:: WHAT THE TASK REQUIRES ::
In the forum post about the Dish 942 receiver, which digital station numbers does the local CBS station in Charlotte use?

╭─ GIVEN PASSAGE

# Back to Dish, got a 942 and in hog heaven



## Jeff McClellan (Apr 22, 2002)

Dumped Time Warner cable and went back to Dish. Had my 942 installed yesterday and its amazing. This has got to be the best receiver yet. Picture quality is outstanding in SD and HD. I have played with everything and cant find anything wrong, except, one issue.

Mark, the digital tuner. It pulls in all my digital stations, except our CBS here in Charlotte. My Sony LCD-RP has no problems getting it and the signal strength is 100 percent. Now I think I know why, but hoped you could help. The analog station for CBS is 3. I realize at this time it wont map it. Its digital stations are 23.3 and 23.4 All other digitals are mapped to the correct analog station number with the .1,.2,.3,.4, and .5 next to the analog number for that station. Could it be that since there isn't a 23.1 it cant see it, or because it isn't mapped to the 3 segment. This is my only aggravation. It isn't because of strength because it pulled in the digital stations from Spartenburg SC, over 70 miles away and digital from Greensboro NC at 90 miles away. They are weak and pixelate, but at times the signal is great. It is my local CBS that worries me.

╰─
╭─ INFORMATION PROVIDED

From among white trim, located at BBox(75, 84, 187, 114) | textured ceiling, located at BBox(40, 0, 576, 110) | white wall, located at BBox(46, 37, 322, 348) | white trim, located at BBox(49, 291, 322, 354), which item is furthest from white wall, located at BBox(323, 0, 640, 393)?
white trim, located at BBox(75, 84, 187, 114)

╰─

:: ANSWER FOR THIS EXERCISE ::
23.3 and 23.4